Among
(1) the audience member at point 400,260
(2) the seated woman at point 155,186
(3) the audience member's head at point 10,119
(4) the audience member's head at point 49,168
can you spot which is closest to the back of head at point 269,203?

--

Format the items above as a JSON list of strings, one string for each line, leaving out any blank lines.

Full solution:
[
  "Among",
  "(1) the audience member at point 400,260",
  "(2) the seated woman at point 155,186",
  "(3) the audience member's head at point 10,119",
  "(4) the audience member's head at point 49,168",
  "can you spot which is closest to the back of head at point 269,203?"
]